### Excerpt to read
-- -- --

Minna is the Head of People and Culture at Sprintlaw. After receiving a law degree from Macquarie University and working at a top tier law firm, Minna now manages the people operations across Sprintlaw.
You’ve put real time (and probably real money) into building your business - the name, the brand look and feel, the website, your content, your products, and the processes that make you different.
That’s exactly why an intellectual property (IP) health check can be one of the most practical “protect yourself from day one” steps you take.
This updated guide reflects how modern NZ businesses actually operate now: online-first branding, platform selling, digital marketing, contractors, quick product iterations, and cross-border customers. The legal principles haven’t become complicated - but the ways IP gets created, shared, copied, or lost have multiplied.
So, do you need an IP health check? If your business relies on ideas, branding, content, software, designs, confidential know-how, or customer trust (which is most businesses), it’s worth reading on.
What Is An IP Health Check (And Why Do Businesses Get One)?
An IP health check is a structured review of what intellectual property your business has, who owns it, how it’s protected, and where the gaps (or risks) are.

-- -- --

### Information provided

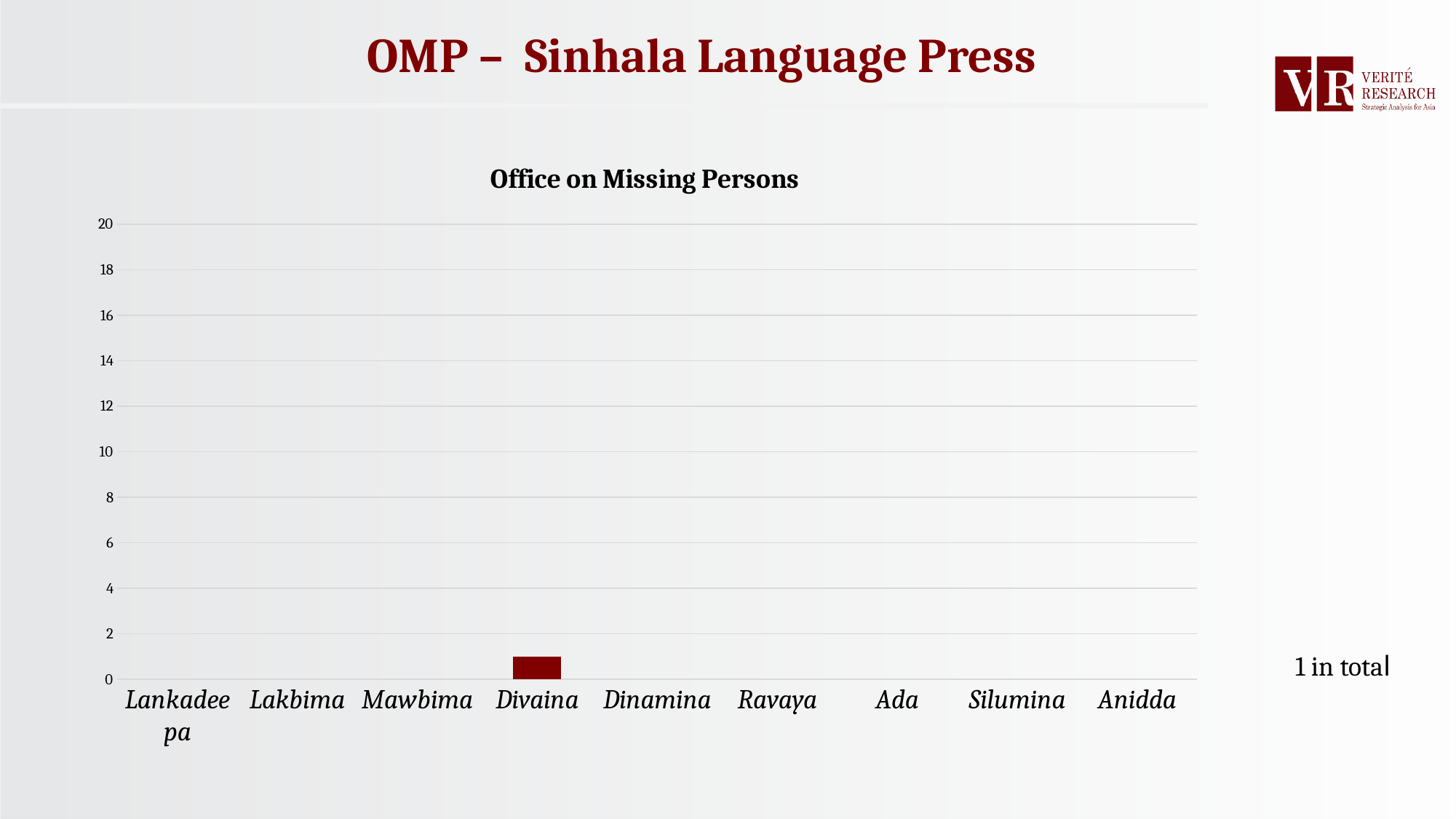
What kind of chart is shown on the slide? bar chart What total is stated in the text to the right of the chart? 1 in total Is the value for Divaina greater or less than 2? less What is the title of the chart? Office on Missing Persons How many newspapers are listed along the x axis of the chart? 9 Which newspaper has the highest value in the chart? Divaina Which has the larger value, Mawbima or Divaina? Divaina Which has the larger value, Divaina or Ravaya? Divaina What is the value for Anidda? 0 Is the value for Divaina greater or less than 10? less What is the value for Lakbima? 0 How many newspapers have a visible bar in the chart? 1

-- -- --

### What to work on
[1] In the IP health check guide, which university did Minna receive her law degree from?
[2] Return the passage of the IP health check guide from "What Is An IP" to "(or risks) are.", copied word for word.

### Task-by-task results
[1] Macquarie University

[2]
What Is An IP Health Check (And Why Do Businesses Get One)?
An IP health check is a structured review of what intellectual property your business has, who owns it, how it’s protected, and where the gaps (or risks) are.